Pharma giant GlaxoSmithKline has announced a major restructuring programme that will see it slash £400 million in annual costs in a bid to bolster research spending.

Picture: JP
Picture: JP

The group, whose 18 UK sites include Irvine and Montrose, said the savings would be delivered primarily through “supply chain optimisation” and a reduction of administrative costs.

The extra cash will be used to ramp up spending on research and development and to support new products. GSK said it will cost about £1.7 billion to 2021 to implement the programme.

The move deepens the mark to be left by chief executive Emma Walmsley, who joined the company last year and recently signed off on a $13bn (£9.2bn) deal to buy Novartis’ stake in its consumer healthcare joint venture, giving it full ownership of the division.

Walmsley said: “Innovation is the first of our three long-term strategic priorities I set out for GSK last year.

“Improving the performance of our pharmaceuticals business and strengthening our R&D pipeline is fundamental to this. Today, we have announced the start of a new approach to R&D, which aims to capitalise on the assets we have in our promising early-stage pipeline and build the next wave of growth for GSK.”

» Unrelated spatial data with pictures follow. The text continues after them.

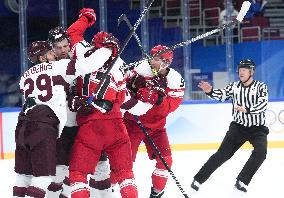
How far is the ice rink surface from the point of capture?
4570mm

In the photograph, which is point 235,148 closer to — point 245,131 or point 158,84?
point 245,131

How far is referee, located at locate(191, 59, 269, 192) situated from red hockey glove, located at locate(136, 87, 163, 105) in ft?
2.95

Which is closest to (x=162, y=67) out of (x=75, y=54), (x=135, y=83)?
(x=135, y=83)

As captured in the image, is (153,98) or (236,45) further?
(236,45)

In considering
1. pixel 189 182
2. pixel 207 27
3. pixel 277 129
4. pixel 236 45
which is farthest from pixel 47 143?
pixel 207 27

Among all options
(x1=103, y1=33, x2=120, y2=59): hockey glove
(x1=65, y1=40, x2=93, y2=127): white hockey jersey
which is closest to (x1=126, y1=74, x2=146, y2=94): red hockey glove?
(x1=65, y1=40, x2=93, y2=127): white hockey jersey

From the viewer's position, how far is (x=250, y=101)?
15.5ft

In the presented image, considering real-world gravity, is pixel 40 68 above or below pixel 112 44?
below

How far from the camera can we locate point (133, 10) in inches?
345

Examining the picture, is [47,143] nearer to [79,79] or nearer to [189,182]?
[79,79]

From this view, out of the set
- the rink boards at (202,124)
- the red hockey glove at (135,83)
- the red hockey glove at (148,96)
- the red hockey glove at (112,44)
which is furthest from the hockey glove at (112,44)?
the rink boards at (202,124)

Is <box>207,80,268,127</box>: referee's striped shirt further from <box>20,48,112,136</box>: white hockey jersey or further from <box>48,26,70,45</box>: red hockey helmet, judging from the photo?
<box>20,48,112,136</box>: white hockey jersey

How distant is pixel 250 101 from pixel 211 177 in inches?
32.9

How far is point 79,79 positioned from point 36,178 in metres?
0.56
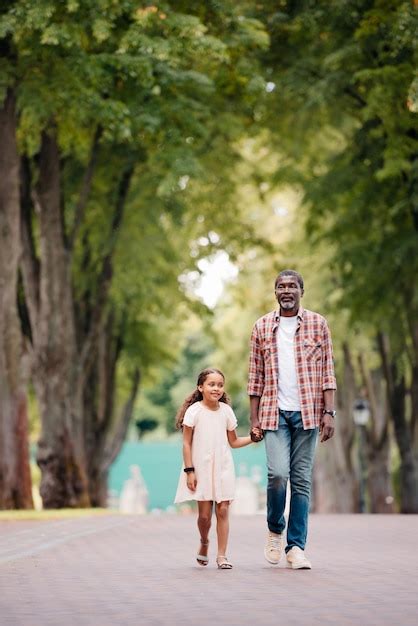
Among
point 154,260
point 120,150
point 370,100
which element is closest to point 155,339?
point 154,260

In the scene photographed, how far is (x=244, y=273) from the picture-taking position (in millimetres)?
40688

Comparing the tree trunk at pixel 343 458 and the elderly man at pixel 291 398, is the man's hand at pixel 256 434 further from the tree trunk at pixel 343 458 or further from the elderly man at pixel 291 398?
the tree trunk at pixel 343 458

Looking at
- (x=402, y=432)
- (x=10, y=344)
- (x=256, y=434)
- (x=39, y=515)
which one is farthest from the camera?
(x=402, y=432)

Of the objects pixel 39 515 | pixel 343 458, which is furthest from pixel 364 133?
pixel 343 458

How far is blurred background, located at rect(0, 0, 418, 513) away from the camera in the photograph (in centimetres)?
2023

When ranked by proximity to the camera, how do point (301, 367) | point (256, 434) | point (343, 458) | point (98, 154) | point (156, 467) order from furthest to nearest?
1. point (156, 467)
2. point (343, 458)
3. point (98, 154)
4. point (301, 367)
5. point (256, 434)

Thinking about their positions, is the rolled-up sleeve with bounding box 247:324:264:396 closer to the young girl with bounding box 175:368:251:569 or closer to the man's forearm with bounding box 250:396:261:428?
the man's forearm with bounding box 250:396:261:428

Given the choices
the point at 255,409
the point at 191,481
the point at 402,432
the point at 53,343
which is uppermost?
the point at 53,343

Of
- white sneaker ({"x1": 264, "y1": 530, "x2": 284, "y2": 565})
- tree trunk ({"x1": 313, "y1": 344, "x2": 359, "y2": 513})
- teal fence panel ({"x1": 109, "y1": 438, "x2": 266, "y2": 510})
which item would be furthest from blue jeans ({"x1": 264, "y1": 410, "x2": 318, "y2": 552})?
teal fence panel ({"x1": 109, "y1": 438, "x2": 266, "y2": 510})

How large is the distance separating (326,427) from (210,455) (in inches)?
34.4

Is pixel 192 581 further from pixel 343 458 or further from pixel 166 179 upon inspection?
pixel 343 458

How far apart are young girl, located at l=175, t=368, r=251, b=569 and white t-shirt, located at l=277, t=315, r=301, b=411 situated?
384mm

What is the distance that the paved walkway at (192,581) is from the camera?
8.30m

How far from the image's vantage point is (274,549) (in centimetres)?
1134
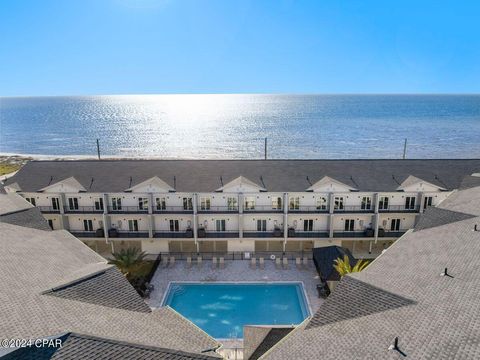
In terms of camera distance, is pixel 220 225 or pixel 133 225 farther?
pixel 133 225

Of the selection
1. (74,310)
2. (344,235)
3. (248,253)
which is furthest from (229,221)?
(74,310)

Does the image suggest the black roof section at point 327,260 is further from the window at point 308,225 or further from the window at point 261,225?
the window at point 261,225

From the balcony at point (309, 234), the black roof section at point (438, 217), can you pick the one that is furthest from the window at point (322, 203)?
the black roof section at point (438, 217)

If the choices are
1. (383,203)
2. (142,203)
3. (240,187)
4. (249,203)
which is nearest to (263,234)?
(249,203)

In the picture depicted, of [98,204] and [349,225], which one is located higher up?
[98,204]

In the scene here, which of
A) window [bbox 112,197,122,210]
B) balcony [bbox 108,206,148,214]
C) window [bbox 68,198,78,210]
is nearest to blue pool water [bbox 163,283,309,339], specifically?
balcony [bbox 108,206,148,214]

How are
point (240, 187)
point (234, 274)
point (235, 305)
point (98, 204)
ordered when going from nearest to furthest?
point (235, 305)
point (234, 274)
point (240, 187)
point (98, 204)

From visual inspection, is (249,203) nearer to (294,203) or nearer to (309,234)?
(294,203)

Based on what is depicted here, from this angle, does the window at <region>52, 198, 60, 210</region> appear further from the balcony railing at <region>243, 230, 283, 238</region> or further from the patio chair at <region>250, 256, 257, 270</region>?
the patio chair at <region>250, 256, 257, 270</region>
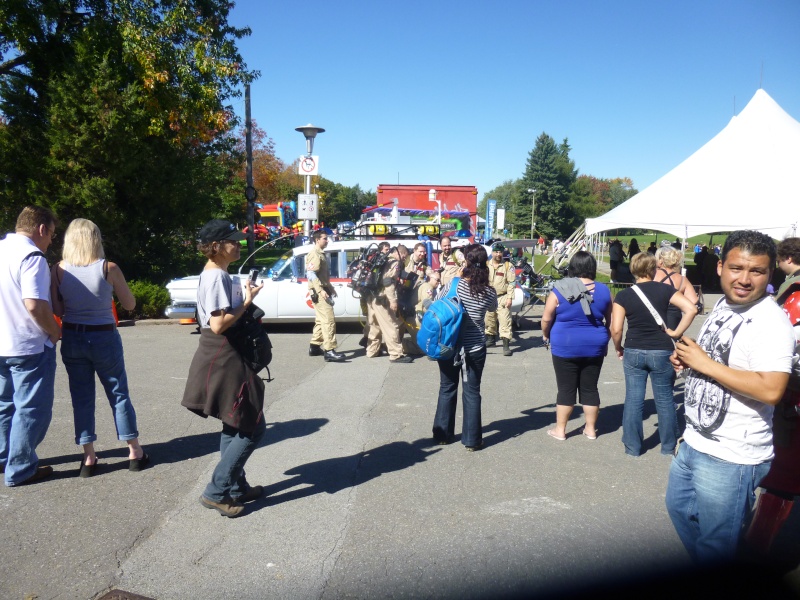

The announcement came as GSK unveiled its second-quarter results, with group sales coming in flat at £7.3bn, at actual exchange rates.

When accounting for the six months to 30 June, turnover fell 1 per cent to £14.5bn.

It swung to a pre-tax profit of £614m, up from a loss of £178m a year earlier in the second quarter, while half-year profits grew 25 per cent to £1.7bn.

Walmsley said the group had “delivered encouraging results across the company this quarter” and sales reflected a focus on drugs including single- pill Juluca for HIV, and its shingles preventative Shingrix.

She added: “With the recent new product launches, development of the new R&D approach and the successful buyout of the consumer business, we have evaluated the group’s cost base and what is required to deliver competitive long-term growth and performance in each of the group’s three businesses. “

GSK also announced a £300m equity investment in genetics testing company 23andMe, and four-year collaboration with the business.

But Nicholas Hyett, equity analyst at Hargreaves Lansdown, said that despite some good news stories from GSK of late, “all is not quite what it seems”. “If Glaxo is forced to look at M&A to refresh the pipeline then investors will be grateful CEOs Andrew Witty and Emma Walmsley kept the consumer healthcare business in-house. The more predictable cash it provides could be key to funding the investment the group needs in the future.”